Thank you to everyone who took the time to fill out our Museum Collection Data Survey for 2018. We have never had as many participants as we have this year, with 116 responses. N=116
If you would like to have a look through all of the 2018 Museum Survey results, you can find them here.
Rather than reviewing all the results, we are going to take a closer look at just three questions.
How do you record collection data?
Commercial collection management software is clearly the most common way to record collection data. It has been consistently popular, but this year has made gains. There is also a significant increase in the use of custom databases. When added together to see how many collections use a computerised database it is a clear majority.
The next most popular method of recording the collection data is paper-based systems. Paper-based systems are almost always used in combination with some other digital method of recording. (2018=77.59%,2017=53%,2016=67.12%)
Speaking of Excel, this is another recording method that has enjoyed resurgence in 2018. (2018=34,2017=17,2016=23).
How much of your collection records do you share publicly?
Still the most popular results to the question “How much of your collection records do you share publicly” are either highlights or none.
The “A large proportion (more that 20%, but not all records)” option made the largest growth in the 2018 results, moving up 8% to 24.35% (2018=24.35%,2017=16.22%,2016=12.50%)
These gains have been reflected in a steep reduction in the collection that published “All records, regardless of the level cataloguing completed”. This has halved from 9.46% in 2017 to 4.35% in 2018. Anecdotally larger institutions are spending considerable funds and effort in digitising as much of their collections as possible. While this goal may be aspirational across the museum sector the reality how big a job it is to publish the entire collection is hard to justify with the benefits and cost.
Additionally the final category “All records which have linked images” has also changed significantly, almost tripling from 1.35% in 2017 to 3.48% in 2018. This underscores the importance of images to the discovery of collection objects by visitors.
What other specialist software do you use to manage your collection?

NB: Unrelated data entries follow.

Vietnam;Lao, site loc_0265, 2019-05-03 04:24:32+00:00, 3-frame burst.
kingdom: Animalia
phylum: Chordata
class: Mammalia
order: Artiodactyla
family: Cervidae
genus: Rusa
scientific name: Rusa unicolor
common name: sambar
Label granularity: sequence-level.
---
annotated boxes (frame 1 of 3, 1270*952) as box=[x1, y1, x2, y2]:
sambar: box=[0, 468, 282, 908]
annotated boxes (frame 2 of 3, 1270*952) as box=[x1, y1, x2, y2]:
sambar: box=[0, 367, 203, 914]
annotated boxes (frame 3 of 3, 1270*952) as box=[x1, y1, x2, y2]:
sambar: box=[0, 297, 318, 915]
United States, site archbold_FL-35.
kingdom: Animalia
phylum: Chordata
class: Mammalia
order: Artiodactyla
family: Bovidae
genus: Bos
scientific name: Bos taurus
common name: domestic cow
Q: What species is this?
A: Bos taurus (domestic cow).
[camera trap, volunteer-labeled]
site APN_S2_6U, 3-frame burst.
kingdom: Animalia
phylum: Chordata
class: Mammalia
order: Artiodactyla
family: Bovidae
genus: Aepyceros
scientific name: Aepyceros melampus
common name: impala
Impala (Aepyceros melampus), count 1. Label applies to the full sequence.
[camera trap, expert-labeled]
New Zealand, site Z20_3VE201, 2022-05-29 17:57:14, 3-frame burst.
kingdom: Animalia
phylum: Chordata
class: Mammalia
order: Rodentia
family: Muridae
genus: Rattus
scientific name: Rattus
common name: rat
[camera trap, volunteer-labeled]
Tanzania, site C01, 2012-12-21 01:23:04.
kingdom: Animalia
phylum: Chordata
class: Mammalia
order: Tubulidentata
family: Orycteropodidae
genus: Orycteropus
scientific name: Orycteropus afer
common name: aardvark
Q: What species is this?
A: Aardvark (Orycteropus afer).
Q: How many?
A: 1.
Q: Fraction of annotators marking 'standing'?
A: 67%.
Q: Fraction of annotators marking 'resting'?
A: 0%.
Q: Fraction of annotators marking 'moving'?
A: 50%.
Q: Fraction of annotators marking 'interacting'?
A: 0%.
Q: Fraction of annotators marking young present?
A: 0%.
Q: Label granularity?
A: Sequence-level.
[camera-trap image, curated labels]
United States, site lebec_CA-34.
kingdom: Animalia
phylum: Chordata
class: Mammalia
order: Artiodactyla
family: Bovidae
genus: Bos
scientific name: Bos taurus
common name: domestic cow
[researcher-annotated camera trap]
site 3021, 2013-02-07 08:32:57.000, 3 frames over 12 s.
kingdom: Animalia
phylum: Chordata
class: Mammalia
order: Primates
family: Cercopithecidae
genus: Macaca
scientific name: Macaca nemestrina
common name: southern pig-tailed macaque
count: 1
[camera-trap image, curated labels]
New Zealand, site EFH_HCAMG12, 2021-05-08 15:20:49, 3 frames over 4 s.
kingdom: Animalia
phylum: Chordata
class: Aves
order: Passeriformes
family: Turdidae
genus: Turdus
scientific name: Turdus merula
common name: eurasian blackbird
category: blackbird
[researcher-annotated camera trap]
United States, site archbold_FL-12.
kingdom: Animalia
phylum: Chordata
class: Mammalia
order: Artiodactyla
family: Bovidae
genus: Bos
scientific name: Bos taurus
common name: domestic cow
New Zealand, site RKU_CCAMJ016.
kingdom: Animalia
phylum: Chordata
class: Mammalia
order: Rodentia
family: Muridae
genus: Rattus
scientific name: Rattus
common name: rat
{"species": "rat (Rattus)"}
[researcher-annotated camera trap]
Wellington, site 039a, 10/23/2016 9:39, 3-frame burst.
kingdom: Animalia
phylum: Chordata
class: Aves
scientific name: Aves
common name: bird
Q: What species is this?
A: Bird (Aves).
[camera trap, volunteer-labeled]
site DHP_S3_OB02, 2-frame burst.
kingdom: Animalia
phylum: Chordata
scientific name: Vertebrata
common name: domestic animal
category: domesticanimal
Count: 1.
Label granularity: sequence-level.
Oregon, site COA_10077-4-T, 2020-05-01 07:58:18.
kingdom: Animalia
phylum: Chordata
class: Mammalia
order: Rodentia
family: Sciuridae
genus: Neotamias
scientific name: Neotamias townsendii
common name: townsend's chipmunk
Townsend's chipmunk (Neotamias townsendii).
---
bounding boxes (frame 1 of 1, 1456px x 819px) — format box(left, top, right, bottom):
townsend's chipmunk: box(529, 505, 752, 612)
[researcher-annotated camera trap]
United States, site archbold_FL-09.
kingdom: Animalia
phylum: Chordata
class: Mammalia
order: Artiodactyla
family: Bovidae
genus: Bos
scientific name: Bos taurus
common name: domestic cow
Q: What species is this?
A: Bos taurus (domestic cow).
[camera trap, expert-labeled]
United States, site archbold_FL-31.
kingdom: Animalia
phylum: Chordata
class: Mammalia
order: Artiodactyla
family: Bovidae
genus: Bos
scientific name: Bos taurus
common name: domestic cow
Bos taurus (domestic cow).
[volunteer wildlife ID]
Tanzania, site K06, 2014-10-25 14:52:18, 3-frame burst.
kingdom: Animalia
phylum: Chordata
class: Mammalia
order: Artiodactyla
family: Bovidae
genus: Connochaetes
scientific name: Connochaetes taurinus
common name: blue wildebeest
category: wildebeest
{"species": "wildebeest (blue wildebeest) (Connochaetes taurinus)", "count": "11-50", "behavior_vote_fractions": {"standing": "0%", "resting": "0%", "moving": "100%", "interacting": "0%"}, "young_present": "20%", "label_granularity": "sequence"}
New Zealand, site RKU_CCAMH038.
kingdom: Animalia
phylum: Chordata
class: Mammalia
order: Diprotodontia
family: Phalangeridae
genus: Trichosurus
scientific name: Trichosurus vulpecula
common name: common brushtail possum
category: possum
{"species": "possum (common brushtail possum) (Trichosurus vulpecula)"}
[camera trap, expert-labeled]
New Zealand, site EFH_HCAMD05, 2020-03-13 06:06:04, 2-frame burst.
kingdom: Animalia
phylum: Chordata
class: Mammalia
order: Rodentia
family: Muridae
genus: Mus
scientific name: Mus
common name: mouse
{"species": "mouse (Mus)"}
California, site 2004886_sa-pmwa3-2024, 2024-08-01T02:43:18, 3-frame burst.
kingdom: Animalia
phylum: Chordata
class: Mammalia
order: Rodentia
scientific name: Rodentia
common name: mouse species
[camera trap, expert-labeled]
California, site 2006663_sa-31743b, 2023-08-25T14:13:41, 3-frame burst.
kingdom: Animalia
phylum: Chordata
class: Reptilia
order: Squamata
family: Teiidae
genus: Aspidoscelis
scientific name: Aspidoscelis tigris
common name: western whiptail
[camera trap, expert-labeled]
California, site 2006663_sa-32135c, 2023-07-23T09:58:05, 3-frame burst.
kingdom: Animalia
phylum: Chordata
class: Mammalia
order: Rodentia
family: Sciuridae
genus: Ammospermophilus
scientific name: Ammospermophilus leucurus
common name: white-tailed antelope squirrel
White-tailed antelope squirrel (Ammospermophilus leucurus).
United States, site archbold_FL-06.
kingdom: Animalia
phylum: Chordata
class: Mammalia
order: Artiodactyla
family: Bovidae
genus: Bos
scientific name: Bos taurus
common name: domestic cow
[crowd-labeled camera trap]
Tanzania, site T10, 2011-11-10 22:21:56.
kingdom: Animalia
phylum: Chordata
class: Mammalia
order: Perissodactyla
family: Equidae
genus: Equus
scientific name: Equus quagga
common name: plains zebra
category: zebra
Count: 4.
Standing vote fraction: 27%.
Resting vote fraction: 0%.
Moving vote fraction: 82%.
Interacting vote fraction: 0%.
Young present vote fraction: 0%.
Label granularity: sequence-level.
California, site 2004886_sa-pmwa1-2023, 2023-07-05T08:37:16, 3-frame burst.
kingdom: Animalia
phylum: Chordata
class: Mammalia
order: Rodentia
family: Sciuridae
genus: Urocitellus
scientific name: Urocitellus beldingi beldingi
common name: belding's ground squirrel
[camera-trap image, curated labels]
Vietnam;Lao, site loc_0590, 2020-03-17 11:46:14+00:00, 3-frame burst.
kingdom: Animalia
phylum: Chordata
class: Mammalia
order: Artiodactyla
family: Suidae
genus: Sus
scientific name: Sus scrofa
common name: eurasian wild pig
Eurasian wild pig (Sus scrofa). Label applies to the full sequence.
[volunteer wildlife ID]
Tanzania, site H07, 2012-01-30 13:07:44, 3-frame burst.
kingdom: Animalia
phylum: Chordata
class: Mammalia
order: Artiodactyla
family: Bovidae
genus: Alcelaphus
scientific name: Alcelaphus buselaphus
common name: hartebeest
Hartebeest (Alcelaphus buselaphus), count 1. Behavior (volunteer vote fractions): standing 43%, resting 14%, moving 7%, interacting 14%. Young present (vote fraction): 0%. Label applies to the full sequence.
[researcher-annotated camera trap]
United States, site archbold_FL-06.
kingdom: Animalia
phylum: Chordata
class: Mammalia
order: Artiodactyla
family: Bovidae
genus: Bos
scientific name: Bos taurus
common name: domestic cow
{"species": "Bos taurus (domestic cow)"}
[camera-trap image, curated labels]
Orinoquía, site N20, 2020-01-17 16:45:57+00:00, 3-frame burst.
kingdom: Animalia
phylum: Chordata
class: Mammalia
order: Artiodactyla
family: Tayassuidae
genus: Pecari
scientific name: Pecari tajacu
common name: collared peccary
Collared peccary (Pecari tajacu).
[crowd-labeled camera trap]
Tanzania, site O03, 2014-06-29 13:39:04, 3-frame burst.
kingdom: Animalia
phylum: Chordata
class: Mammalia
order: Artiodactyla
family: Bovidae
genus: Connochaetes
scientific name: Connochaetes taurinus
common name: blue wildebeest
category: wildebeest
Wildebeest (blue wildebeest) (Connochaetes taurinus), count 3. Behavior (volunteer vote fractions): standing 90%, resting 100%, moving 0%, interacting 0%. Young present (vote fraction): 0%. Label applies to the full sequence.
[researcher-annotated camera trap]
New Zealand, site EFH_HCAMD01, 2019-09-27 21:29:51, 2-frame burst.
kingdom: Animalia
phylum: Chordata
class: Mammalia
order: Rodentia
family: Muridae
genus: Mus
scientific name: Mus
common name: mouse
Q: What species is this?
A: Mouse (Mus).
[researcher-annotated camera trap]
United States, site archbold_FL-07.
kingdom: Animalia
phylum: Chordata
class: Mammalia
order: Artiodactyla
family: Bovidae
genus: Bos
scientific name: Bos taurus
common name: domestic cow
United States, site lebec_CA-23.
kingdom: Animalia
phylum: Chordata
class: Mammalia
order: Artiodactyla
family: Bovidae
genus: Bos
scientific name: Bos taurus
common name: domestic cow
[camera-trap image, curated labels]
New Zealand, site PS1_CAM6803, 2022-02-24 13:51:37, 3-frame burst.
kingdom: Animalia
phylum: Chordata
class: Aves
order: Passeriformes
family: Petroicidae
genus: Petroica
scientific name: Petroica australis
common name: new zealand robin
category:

In 2018 we have introduced a new question that has given us some very interesting results. We often have instances of other specialist software being used either in parallel or in combination with Vernon CMS. It is interesting to take a look at the numbers.
Firstly we have to acknowledge that the majority of collections surveyed did not nominate any additional software. Just on 60% either skipped the question or answered none in the “Other” category.
Of those that said they use other specialist software there are clearly more using Environmental Monitoring Software. (23.29%). This is followed at 9.56% by both Digital Asset Management and Content Management software.